-- start --

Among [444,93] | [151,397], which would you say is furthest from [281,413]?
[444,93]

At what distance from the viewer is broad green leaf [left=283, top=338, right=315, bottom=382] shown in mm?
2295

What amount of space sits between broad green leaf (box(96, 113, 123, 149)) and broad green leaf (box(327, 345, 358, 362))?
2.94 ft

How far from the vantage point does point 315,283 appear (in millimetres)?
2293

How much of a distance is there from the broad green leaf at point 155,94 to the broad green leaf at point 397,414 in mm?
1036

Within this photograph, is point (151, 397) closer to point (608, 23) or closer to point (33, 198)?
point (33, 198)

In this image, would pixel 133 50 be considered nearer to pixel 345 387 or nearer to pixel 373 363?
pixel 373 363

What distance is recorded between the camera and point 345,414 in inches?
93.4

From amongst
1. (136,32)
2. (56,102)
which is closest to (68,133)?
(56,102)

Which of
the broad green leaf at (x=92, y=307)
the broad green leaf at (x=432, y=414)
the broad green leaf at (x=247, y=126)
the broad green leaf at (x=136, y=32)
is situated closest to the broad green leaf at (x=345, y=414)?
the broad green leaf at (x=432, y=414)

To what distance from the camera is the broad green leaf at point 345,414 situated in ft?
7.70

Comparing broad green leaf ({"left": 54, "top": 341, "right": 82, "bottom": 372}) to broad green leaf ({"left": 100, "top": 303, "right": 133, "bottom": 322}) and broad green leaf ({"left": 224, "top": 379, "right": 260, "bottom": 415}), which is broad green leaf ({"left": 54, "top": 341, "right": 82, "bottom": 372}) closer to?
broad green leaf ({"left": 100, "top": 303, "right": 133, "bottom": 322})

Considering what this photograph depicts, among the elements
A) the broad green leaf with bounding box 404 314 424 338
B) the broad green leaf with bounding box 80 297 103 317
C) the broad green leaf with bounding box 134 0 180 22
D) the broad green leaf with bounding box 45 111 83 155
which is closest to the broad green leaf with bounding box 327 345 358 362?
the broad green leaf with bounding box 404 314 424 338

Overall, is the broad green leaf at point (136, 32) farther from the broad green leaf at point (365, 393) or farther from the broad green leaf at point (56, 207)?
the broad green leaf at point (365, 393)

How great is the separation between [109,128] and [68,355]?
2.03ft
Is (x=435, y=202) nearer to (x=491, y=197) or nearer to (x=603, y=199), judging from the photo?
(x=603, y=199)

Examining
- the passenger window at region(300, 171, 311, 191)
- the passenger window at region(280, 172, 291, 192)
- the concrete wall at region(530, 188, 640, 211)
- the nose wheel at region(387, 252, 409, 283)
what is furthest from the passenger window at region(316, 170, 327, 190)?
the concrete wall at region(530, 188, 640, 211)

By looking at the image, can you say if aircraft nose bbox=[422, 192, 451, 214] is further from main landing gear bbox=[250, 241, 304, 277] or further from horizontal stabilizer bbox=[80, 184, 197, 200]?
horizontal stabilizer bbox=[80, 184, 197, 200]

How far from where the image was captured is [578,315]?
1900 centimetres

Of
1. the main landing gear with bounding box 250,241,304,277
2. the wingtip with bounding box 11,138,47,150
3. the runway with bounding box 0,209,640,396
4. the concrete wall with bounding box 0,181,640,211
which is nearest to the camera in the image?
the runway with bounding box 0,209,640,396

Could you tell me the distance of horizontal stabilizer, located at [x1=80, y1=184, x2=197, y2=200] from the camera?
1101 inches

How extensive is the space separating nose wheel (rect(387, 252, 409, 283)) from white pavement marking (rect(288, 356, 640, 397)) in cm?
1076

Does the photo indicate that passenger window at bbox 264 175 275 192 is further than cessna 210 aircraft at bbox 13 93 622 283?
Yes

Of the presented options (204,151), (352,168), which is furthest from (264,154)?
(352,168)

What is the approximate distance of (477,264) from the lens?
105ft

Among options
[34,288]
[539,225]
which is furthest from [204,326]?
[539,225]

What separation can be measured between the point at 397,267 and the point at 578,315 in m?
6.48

-- end --

Work required: Express the data as a Markdown table with columns Row and Entry, covering only the part that opens with the line containing "What is the" and runs through the end of the data. Give each line its own row number and omit blank lines.

Task output:
| Row | Entry |
|---|---|
| 1 | What is the approximate distance of (477,264) from the lens? |
| 2 | 105ft |
| 3 | Among options |
| 4 | [34,288] |
| 5 | [539,225] |
| 6 | which is furthest from [204,326]? |
| 7 | [539,225] |
| 8 | What separation can be measured between the point at 397,267 and the point at 578,315 in m? |
| 9 | 6.48 |